CHALLENGE ▸ Rewrite the lines below, swapping "silver fork" for "metal fork" and keeping everything else the same. Leave the pictures out.
***** STORED RECORDS
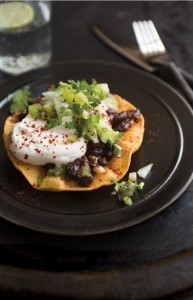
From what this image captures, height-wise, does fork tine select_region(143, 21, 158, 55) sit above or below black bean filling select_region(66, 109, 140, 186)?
below

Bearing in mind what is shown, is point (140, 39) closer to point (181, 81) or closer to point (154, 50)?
point (154, 50)

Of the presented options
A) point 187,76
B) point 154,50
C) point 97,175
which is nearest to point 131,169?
point 97,175

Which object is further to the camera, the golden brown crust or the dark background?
the golden brown crust

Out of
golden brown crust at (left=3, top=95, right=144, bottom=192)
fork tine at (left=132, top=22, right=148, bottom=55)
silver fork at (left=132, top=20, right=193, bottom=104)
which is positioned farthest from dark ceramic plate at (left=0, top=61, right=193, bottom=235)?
fork tine at (left=132, top=22, right=148, bottom=55)

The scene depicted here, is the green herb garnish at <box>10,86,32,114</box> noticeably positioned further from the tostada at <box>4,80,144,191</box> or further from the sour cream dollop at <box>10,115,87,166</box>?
the sour cream dollop at <box>10,115,87,166</box>

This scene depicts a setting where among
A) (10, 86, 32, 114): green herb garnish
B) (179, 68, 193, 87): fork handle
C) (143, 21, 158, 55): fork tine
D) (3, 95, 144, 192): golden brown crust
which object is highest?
(10, 86, 32, 114): green herb garnish

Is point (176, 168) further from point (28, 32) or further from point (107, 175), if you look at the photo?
point (28, 32)

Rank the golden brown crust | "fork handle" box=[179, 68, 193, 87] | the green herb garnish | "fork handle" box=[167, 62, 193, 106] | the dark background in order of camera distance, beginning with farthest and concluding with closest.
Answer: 1. "fork handle" box=[179, 68, 193, 87]
2. "fork handle" box=[167, 62, 193, 106]
3. the green herb garnish
4. the golden brown crust
5. the dark background
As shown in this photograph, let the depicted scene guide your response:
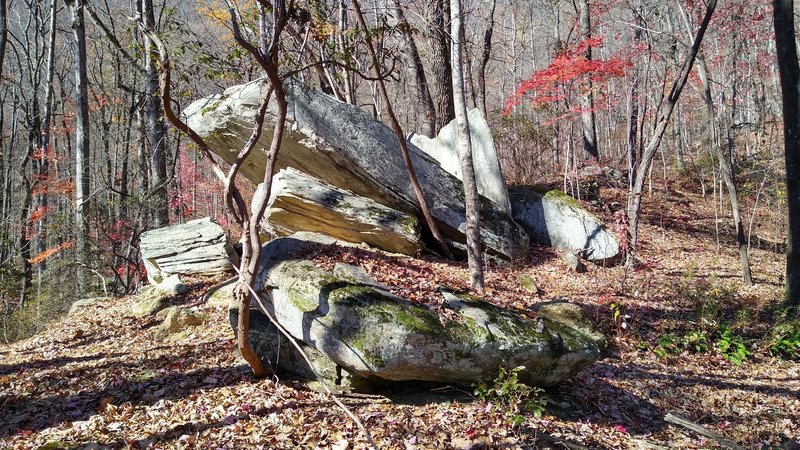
**********
TASK SOLUTION ▸
From what this image captures, height-wise, does fork tine select_region(143, 21, 158, 55) sit above or below black bean filling select_region(66, 109, 140, 186)?
below

Bearing in mind what is shown, is point (140, 39) closer to point (181, 81) or closer to point (154, 50)?
point (154, 50)

Of the presented options
A) point 187,76
B) point 154,50
C) point 97,175
which is nearest to point 131,169?
point 97,175

Which object is further to the camera, the golden brown crust or the dark background?
the golden brown crust

Out of
golden brown crust at (left=3, top=95, right=144, bottom=192)
fork tine at (left=132, top=22, right=148, bottom=55)
metal fork at (left=132, top=20, right=193, bottom=104)
which is positioned farthest from dark ceramic plate at (left=0, top=61, right=193, bottom=235)?
fork tine at (left=132, top=22, right=148, bottom=55)

The scene depicted here, is the green herb garnish at <box>10,86,32,114</box> noticeably positioned further from the tostada at <box>4,80,144,191</box> or further from the sour cream dollop at <box>10,115,87,166</box>?
the sour cream dollop at <box>10,115,87,166</box>

This scene depicts a setting where among
A) (10, 86, 32, 114): green herb garnish
B) (179, 68, 193, 87): fork handle
C) (143, 21, 158, 55): fork tine
D) (3, 95, 144, 192): golden brown crust
which object is highest?
(10, 86, 32, 114): green herb garnish

Is point (176, 168) further from point (28, 32) or further from point (107, 175), if you look at the photo?
point (28, 32)

Rank the golden brown crust | "fork handle" box=[179, 68, 193, 87] | the green herb garnish | "fork handle" box=[167, 62, 193, 106] | the dark background in order of camera distance, beginning with farthest and concluding with closest.
Answer: 1. "fork handle" box=[179, 68, 193, 87]
2. "fork handle" box=[167, 62, 193, 106]
3. the green herb garnish
4. the golden brown crust
5. the dark background
As shown in this photograph, let the depicted scene guide your response:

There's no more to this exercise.